(Supplied text)
»»
It’s hard to get the story straight on this. The link with glacial melting has been made in the Pakistani press, for example by Adil Zareef in The News, and in an AAP report citing ‘glaciologist’ Iqbal Khan. But news reports in general, including those in the Australian media, tend to mention only the monsoon.

Ironically, as far as glacial melting concerned, most of the focus in international reporting has been on the mistaken claim in the IPCC Report that the Himalayan glaciers might disappear by 2035. This is unfortunate if the real story is that a substantial volume of glacial ice will indeed melt in the next thirty years. If that happens we will see floods like the current one on a regular basis, followed by catastrophic drought as the process runs its course and meltwaters cease to fill the rivers in the dry months.

According to Orville Schell, reviewing the latest literature in the New York Review of Books in May:

..what makes glacial melt so critical, even when it is a relatively small percentage of a river’s annual flow, is the timing at which it occurs. If these flows come during the rainy monsoon season, they may lead to floods. But if they come during the hot, dry spring and fall months, the so-called “shoulder seasons” just before and after the monsoon, they keep the volumes of river water more constant and are welcomed. For such rivers as the Ganges, Indus, and Kabul, meltwaters can account for as much as 70 percent of spring and fall flows.

Orville explains that the melting is caused not just rising by high temperatures, but also the accumulation on the ice of soot from factories, mostly in China. This reduces the reflectivity of the ice. Also, large amounts of water can be released suddenly when breaches occur in the natural and man-made dams that retain the glacial lakes where much of the melting snow and ice is collected. The ‘Attabad lake’, created by a landslide in January, was already creating havoc in June.

A bit of googling yields any number of other warnings, like this, this, this and this.
««
(Data lines)
»»
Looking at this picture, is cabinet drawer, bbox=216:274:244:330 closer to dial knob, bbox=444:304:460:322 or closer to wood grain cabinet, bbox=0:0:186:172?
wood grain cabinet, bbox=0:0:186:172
««
(Given exercise) Extend the passage on Himalayan glacial melt and the Pakistan floods, picking up right after its final sentence.

(Right answer)
But if glacial melting by itself is going to be catstrophic, its potential interaction with regional politics makes for hair-raising speculations. According to Foreign Policy:

Water is already undermining Pakistan’s stability. In recent years, recurring shortages have led to grain shortfalls. In 2008, flour became so scarce it turned into an election issue; the government deployed thousands of troops to guard its wheat stores. As the glaciers melt and the rivers dry, this issue will only become more critical. Pakistan—unstable, facing dramatic drops in water supplies, caged in by India’s vastly superior conventional forces—will be forced to make one of three choices. It can let its people starve. It can cooperate with India in building dams and reservoirs, handing over control of its waters to the country it regards as the enemy. Or it can ramp up support for the insurgency, gambling that violence can bleed India’s resolve without degenerating into full-fledged war.

Gwynne Dyer’s book Climate Wars, which presents a series of apocalyptic scenarios, also sketches an India-Pakistan war triggered by flood and drought. Here’s someone’s summary:

All of Pakistan’s fresh water flows from glacial melt that travels across five rivers that first run through India before entering Pakistan. India and Pakistan have an existing treaty as to how this water is distributed, basically India has the exclusive rights to three of the rivers and a fixed amount from the remaining two. Pakistan is 100 million people living in a desert with that one river flowing through it. What would happen if the glaciers disappeared? Would India and Pakistan fight over this crucial resource with nuclear weapons?

But is glacial melting in fact a major factor in the Pakistan floods? Well, it seems that the melting is not nearly as well established, nor as easy to establish, as one might think — at least according to Kenneth Hewitt, who as far as I can gather is an expert. In the first place, measuring glaciers is a complex and hazardous exercise. To the extent that reliable measurements have been made, it turns out that some glaciers are evidently expanding while others are contracting.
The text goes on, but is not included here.